# [Exercise objective]
Only the lines below from the one containing "Casa com 5 quartos" through the one containing "A stock trader" belong in the answer, repeated exactly and without pictures.
[[ Input records, beginning ]]
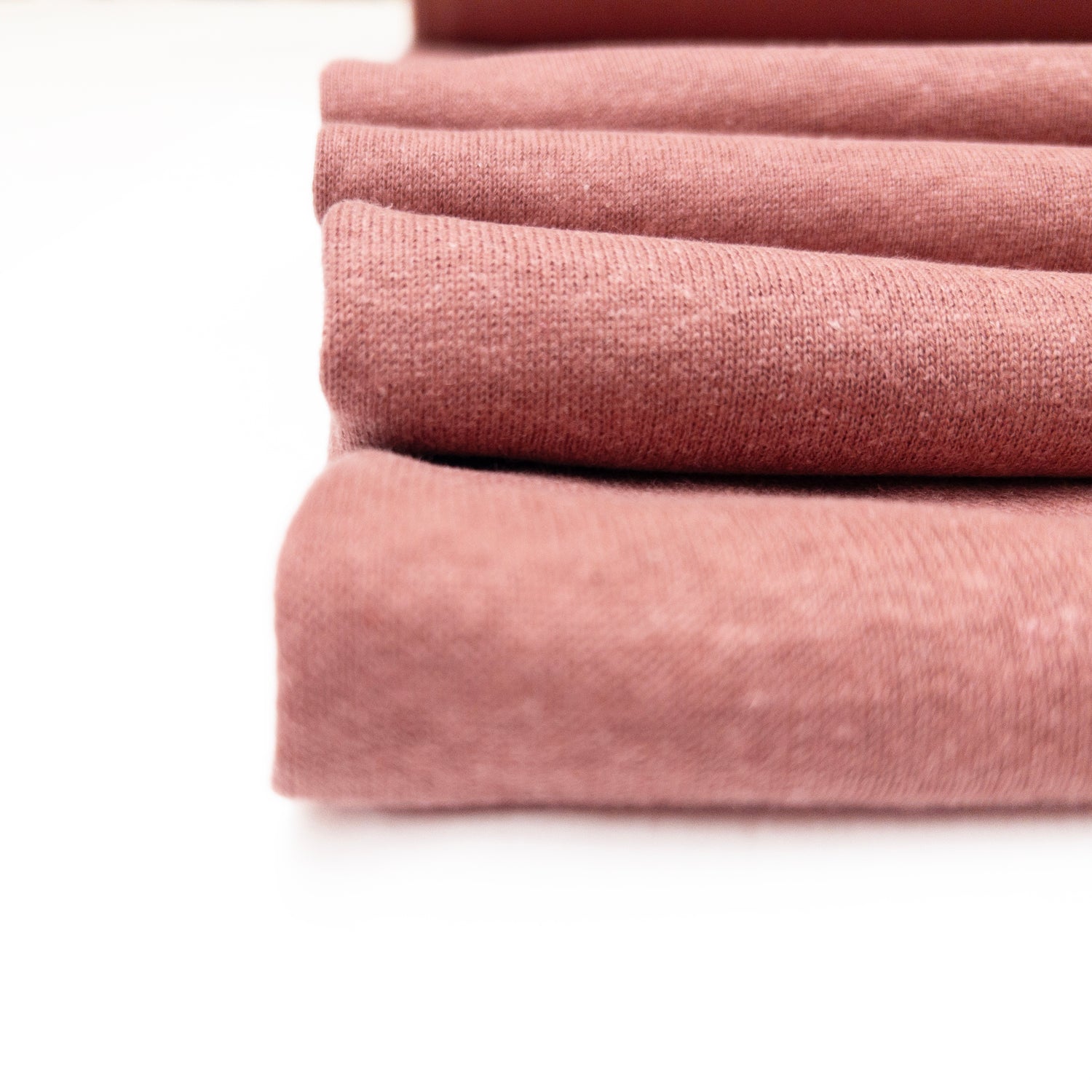 Pink knit with fleece back in organic cotton, hemp and bamboo in a detailed view.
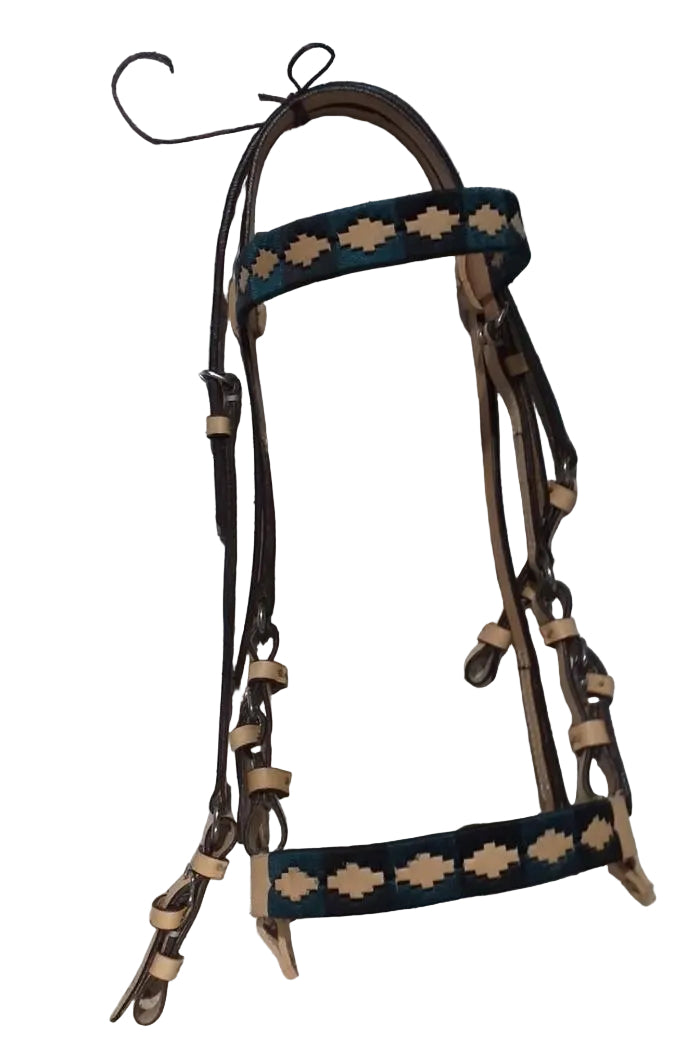 Brown and black leather horse bridle with decorative patterns on a tiled floor.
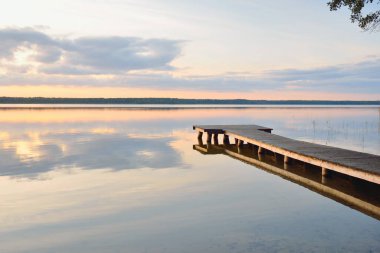 Orman Gölü (nehir) gün batımında. Ahşap iskele. Parlayan bulutlar, durgun ve berrak suda simetri yansımaları. Idyllic manzara. Doğa, ekoloji, ekolojik rezerv, eko-turizm, yürüyüş, tatiller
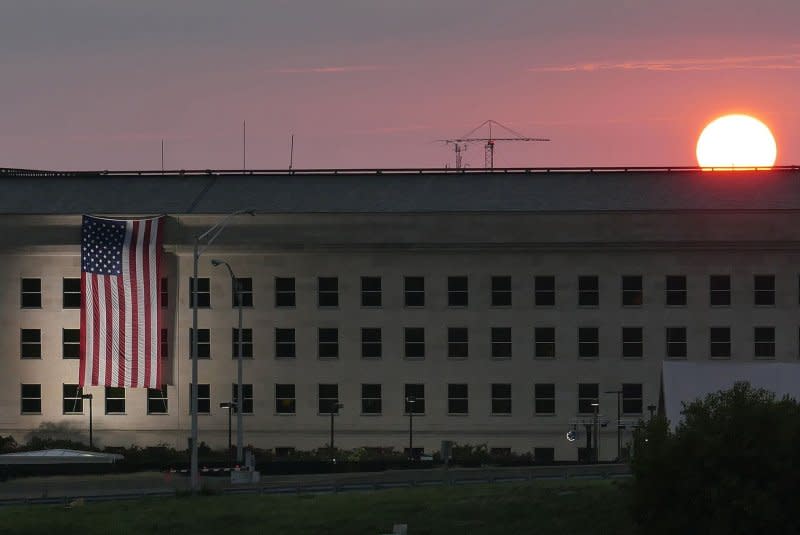 The sun rises at the Pentagon on September 11, 2016, prior to a ceremony to commemorate the 15th anniversary of the September 11, 2001 terror attacks. On January 15 1943, the Pentagon, the world's largest building of its kind, was dedicated on the Virginia side of the Potomac River just outside of Washington. File Photo by Damon J. Moritz/UPI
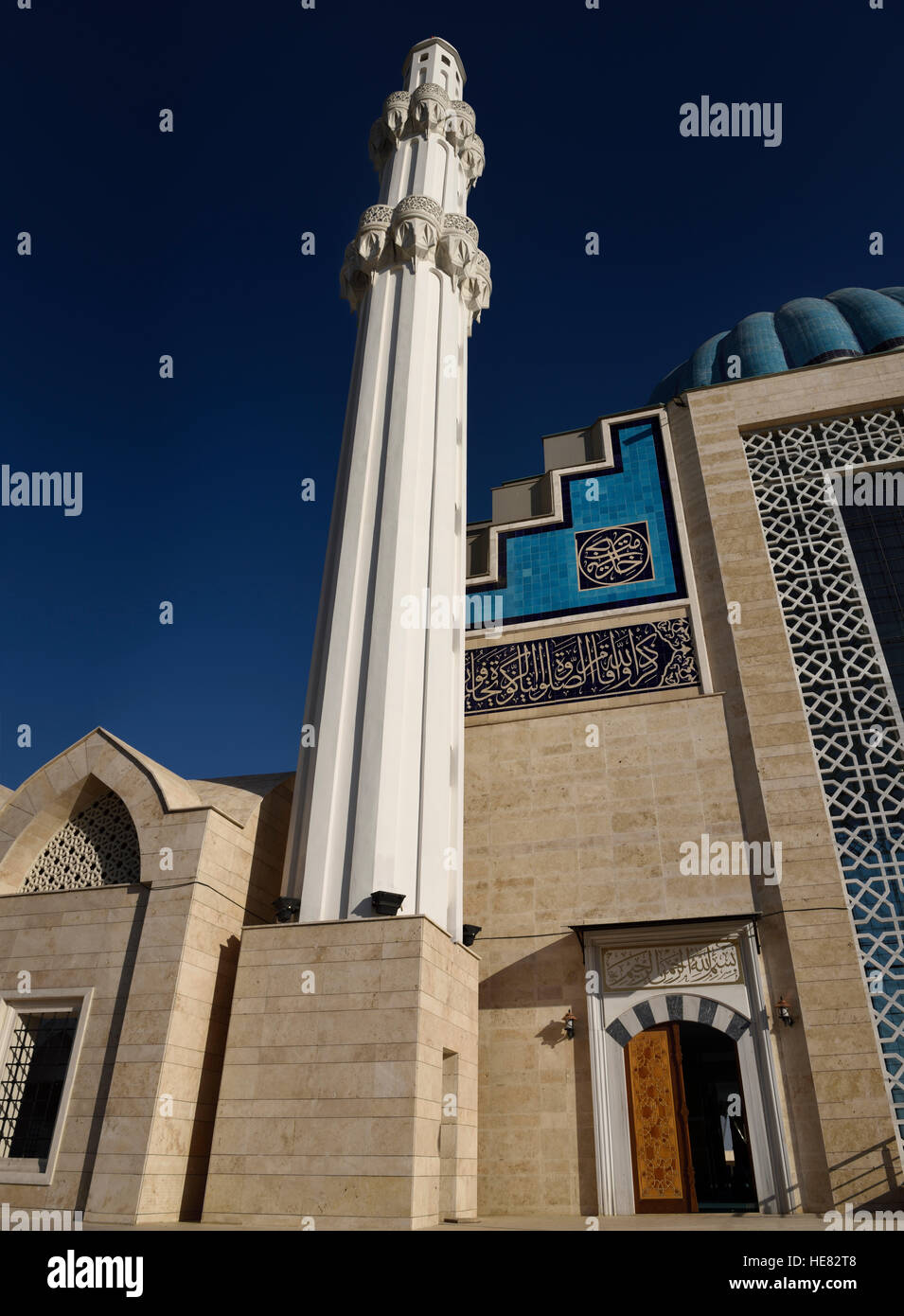 Blue sky and white minaret of Hoca Ahmet Yesevi Mosque in Turkistan Kazakhstan Stock Photo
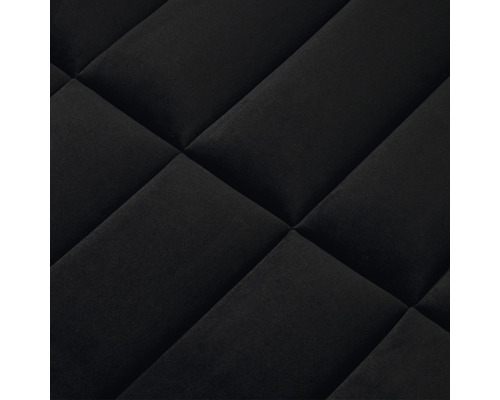 Detailný záber prešívanej látky s kosoštvorcovým vzorom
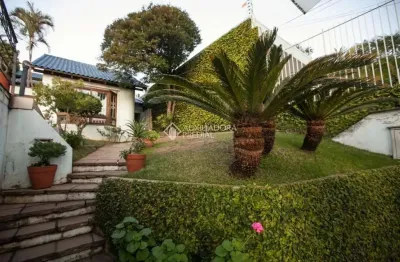Casa com 5 quartos à venda na rua mozart, 134, três figueiras, porto alegre, 300 m2 por r$ 1.900.000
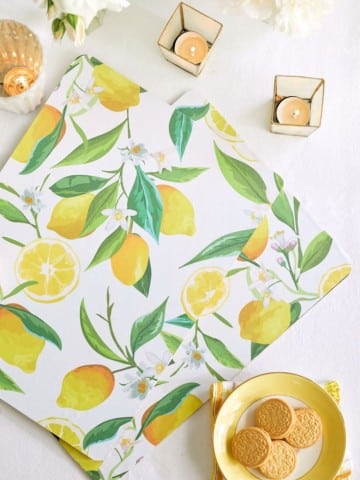 A flat lay of a lemon-patterned napkin, yellow plate with cookies, two lit candles in golden holders, and white flowers on a white tablecloth.
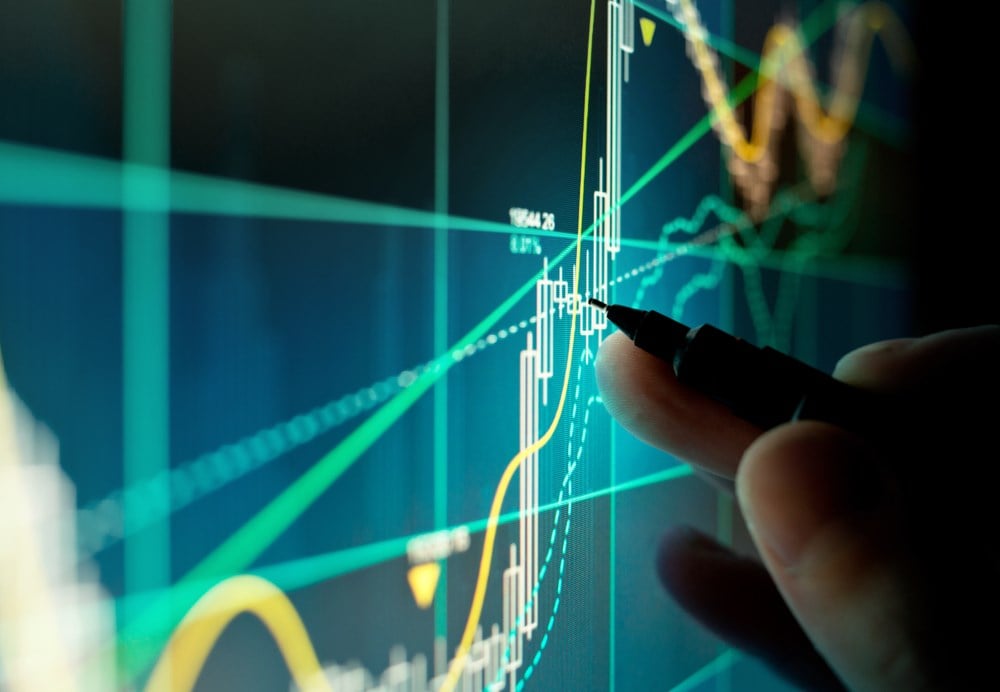 A stock trader checking technical markers of a stock on a computer screen.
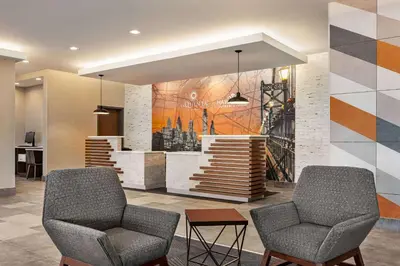 a lobby with two chairs and a mural of a city at La Quinta Inn & Suites by Wyndham Mount Laurel Moorestown in Mount Laurel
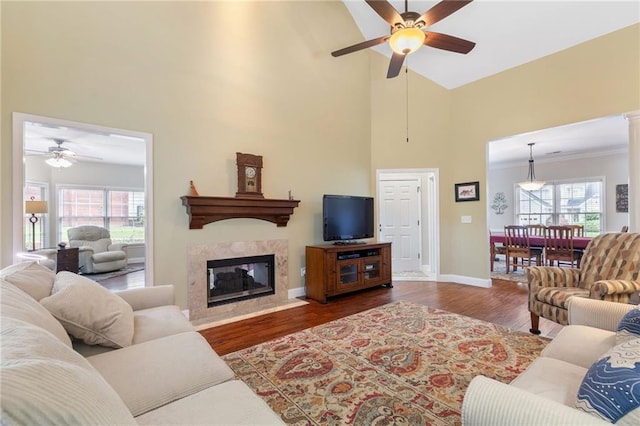 2905 Ivey Ridge Ln, Roswell, GA 30076 - living room with a ceiling fan, a towering ceiling, wood finished floors, a premium fireplace, and healthy amount of natural light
[[ Input records, end ]]
# [Output of the exercise]
Casa com 5 quartos à venda na rua mozart, 134, três figueiras, porto alegre, 300 m2 por r$ 1.900.000
 A flat lay of a lemon-patterned napkin, yellow plate with cookies, two lit candles in golden holders, and white flowers on a white tablecloth.
 A stock trader checking technical markers of a stock on a computer screen.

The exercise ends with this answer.